L’avvocato è stata più volte evocata, nel passato, come possibile capolista del Pd e della sinistra in Liguria. Poi non se ne è fatto nulla. Oggi la situazione non solo è diventata molto fluida, ma si prepara, dopo la catastrofe del coronavirus ha sparigliare tutte le carte della politica. Se ci illudiamo (o si illudono i politici pre-virus) che si torni a prima, magari rimescolando un po’ le carte e soprattutto riverniciando i personaggi che sono stati sul palchetto della politica fino a oggi, anche per troppi anni, avremo (avranno) spiacevoli sorprese. I sondaggi nazionali danno in gran spolvero Conte e Zaia e questa tendenza la dice lunga. E’ ritornata, per fortuna nostra, la stagione dei sindaci sempre in prima linea. I partiti e i movimenti o quello che verrà fuori domani, dovranno per forza tenerne conto.

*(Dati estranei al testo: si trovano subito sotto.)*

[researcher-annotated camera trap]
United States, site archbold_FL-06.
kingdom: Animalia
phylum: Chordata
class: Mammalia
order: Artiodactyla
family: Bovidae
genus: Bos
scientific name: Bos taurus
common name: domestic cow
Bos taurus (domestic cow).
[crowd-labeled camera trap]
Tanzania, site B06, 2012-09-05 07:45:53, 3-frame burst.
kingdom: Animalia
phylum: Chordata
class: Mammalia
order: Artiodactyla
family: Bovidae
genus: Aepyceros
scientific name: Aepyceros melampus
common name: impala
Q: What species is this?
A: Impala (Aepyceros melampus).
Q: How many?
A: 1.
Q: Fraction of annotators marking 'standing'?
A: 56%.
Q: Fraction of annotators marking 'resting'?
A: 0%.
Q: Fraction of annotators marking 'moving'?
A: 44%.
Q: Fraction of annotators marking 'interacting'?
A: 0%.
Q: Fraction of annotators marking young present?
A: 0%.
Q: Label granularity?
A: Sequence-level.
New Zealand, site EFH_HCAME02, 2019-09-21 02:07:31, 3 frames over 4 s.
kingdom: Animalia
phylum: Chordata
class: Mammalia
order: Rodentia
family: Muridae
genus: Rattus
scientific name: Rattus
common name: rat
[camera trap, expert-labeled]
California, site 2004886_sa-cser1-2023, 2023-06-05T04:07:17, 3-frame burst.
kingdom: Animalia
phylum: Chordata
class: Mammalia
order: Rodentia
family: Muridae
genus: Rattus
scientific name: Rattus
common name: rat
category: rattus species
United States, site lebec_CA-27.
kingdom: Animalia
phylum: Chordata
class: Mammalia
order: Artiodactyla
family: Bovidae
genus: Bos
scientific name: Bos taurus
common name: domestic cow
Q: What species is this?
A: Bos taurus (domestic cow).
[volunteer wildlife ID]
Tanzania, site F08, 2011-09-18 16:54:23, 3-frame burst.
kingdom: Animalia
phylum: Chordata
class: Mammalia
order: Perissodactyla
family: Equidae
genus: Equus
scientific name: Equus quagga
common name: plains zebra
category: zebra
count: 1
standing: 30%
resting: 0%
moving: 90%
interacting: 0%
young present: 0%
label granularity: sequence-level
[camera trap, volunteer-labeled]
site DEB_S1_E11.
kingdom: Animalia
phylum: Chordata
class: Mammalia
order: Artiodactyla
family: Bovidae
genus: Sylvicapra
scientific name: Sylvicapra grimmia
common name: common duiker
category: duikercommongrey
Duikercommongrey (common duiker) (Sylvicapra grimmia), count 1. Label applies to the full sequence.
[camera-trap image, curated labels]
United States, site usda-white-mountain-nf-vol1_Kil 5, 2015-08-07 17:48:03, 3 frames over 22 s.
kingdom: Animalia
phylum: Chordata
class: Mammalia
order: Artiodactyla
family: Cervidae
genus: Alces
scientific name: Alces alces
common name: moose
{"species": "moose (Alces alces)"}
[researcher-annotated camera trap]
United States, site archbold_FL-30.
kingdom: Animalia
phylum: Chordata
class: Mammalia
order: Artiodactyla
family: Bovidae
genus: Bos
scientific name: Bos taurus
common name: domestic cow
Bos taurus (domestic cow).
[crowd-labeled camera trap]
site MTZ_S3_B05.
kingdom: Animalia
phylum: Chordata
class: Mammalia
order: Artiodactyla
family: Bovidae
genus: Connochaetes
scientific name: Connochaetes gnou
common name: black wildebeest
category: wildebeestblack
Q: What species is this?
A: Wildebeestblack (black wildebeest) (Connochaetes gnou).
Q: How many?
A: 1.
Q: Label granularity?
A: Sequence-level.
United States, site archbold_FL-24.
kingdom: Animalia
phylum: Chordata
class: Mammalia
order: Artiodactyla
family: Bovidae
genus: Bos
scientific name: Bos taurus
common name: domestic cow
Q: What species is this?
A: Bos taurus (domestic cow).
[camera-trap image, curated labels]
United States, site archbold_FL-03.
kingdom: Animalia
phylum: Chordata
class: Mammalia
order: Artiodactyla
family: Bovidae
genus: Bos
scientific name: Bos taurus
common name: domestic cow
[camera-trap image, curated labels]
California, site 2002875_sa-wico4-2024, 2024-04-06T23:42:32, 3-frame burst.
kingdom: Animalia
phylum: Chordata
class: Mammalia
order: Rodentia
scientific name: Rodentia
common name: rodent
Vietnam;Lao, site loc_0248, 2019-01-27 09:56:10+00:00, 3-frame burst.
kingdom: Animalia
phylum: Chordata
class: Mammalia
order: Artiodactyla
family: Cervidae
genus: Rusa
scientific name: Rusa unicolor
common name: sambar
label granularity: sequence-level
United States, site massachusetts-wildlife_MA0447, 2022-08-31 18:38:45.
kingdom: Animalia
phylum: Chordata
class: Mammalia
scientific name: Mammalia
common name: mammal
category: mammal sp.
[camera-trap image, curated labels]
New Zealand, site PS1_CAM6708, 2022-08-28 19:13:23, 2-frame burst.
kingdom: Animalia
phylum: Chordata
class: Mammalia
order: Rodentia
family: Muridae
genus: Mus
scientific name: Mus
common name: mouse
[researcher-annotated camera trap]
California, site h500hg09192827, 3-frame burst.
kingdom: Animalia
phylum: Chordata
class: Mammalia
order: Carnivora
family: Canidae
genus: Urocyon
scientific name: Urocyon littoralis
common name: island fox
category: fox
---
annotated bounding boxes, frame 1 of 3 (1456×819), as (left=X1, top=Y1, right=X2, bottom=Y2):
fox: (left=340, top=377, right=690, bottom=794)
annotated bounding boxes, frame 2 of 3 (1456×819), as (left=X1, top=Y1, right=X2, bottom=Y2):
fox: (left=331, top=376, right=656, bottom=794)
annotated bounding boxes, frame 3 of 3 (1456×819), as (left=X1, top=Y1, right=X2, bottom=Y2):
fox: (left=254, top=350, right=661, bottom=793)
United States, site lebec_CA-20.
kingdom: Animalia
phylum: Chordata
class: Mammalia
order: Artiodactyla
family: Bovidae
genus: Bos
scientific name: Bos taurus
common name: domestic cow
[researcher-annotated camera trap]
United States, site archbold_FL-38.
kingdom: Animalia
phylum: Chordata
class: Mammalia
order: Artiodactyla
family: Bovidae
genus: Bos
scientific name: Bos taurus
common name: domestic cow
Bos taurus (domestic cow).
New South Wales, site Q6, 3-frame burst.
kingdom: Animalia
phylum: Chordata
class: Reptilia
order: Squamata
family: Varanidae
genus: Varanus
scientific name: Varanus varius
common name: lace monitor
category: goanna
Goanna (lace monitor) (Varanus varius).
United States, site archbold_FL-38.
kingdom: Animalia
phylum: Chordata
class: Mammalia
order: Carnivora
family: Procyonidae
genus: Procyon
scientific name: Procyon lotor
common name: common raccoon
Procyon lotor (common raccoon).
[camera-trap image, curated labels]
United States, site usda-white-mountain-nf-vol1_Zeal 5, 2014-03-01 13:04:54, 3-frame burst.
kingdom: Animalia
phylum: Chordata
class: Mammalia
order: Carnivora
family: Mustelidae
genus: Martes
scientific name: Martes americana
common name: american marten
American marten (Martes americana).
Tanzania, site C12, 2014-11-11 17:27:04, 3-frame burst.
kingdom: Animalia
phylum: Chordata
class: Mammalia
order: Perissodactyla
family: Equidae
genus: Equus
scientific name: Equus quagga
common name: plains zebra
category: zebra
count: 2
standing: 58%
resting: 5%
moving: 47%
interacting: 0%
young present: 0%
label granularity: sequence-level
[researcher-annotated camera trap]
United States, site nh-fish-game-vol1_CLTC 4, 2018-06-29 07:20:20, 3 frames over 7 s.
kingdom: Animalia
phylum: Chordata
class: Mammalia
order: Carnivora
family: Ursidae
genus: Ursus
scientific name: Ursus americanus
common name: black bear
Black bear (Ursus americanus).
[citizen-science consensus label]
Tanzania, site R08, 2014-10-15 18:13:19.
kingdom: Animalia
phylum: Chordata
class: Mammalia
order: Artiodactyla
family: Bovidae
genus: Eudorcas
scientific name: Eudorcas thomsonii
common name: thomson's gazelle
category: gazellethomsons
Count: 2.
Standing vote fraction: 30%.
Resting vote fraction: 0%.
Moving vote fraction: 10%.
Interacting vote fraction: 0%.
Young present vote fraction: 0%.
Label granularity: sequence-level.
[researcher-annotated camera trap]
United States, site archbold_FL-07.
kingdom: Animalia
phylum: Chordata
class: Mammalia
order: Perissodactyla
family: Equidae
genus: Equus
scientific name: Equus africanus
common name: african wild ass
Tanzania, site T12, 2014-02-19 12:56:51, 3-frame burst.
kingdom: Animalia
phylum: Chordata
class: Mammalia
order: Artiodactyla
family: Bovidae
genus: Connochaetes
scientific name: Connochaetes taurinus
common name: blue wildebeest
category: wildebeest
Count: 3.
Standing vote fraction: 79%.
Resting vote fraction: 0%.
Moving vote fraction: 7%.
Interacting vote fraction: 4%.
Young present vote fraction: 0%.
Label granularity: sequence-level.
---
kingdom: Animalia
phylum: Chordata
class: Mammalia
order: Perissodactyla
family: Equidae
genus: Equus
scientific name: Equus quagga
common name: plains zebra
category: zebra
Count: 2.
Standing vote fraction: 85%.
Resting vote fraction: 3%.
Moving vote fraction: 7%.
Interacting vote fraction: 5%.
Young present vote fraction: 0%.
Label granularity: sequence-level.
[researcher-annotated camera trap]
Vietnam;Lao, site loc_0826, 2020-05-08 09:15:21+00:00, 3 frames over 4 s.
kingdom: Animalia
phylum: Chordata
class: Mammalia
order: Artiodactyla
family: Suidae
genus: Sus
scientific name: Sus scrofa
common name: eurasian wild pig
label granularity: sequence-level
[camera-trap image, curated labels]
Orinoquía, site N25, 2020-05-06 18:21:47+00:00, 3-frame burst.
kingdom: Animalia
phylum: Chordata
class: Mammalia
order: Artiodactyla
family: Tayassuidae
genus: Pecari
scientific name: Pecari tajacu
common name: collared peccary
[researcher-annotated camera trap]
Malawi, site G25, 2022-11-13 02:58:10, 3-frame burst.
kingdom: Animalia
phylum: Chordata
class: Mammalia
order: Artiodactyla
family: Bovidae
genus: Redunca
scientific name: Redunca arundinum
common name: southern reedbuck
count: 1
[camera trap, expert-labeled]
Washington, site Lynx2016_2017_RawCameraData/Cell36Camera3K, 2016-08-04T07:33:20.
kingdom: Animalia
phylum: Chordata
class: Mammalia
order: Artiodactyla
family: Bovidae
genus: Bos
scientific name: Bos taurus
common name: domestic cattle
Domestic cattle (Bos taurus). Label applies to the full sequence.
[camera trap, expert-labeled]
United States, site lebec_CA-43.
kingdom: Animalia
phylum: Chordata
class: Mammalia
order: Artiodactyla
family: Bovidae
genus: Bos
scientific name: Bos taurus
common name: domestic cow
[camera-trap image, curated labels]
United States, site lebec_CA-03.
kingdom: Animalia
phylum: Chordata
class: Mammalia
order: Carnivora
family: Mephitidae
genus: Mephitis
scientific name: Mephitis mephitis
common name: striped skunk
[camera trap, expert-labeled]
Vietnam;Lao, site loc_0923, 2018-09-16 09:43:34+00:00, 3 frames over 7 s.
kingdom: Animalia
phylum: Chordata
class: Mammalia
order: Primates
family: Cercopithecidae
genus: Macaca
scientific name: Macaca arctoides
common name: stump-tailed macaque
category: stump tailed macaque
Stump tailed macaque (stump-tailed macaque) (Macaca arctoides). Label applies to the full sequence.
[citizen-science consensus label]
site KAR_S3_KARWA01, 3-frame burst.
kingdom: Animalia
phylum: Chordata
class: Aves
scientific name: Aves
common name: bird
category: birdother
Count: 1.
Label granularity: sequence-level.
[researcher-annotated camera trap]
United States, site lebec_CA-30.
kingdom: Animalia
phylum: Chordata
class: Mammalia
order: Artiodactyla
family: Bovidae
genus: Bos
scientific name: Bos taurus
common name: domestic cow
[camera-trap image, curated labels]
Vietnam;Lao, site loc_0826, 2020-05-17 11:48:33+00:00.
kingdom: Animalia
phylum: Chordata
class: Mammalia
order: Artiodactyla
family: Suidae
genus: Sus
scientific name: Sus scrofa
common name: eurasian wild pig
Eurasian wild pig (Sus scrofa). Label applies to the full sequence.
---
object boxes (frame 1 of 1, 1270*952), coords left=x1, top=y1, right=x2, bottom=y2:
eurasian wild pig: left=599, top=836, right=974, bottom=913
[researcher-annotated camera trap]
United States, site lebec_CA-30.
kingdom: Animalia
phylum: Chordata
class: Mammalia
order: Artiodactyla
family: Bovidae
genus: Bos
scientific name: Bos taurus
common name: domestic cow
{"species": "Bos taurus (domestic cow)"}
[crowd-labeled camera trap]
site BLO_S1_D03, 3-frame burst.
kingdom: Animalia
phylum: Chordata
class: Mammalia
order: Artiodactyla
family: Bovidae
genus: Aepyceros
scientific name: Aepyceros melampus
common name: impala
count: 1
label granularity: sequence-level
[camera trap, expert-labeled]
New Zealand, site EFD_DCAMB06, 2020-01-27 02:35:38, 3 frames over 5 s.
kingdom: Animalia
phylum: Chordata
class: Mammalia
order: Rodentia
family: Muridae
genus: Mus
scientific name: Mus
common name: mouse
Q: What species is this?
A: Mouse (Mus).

Il virus che ha cancellato una generazione di persone anziane così tragicamente e senza pietà umana, ha anche spazzato la politica a cui eravamo abituati. Quella spesso costruita con poche competenze, quella dei gravi errori, per esempio, nell’ organizzazione della sanità pubblica, della moltiplicazione della burocrazia, dell’improvvisazione assoluta, pagati con un lugubre esercito di vittime innocenti.

Una politica nuova, forte per caricarsi sulle spalle il peso enorme di una ricostruzione .  Ma soprattutto, i cittadini, a quanto si legge e si ascolta in questi giorni di lockdown, vogliono due requisiti: il merito e la competenza. Chi fa politica, chi vuole governare, deve avere tutte le carte in regola per farlo. Le vecchie scuole della politica non esistono più: vale il lavoro sul campo. Non servono più i “baciati dalla fortuna” che, in quattro e quattr’otto si trovano catapultati a Montecitorio. Senza arte né parte.
Gli elettori chiedono di leggere i curricula dei candidati. Il problema è che bisogna possederli.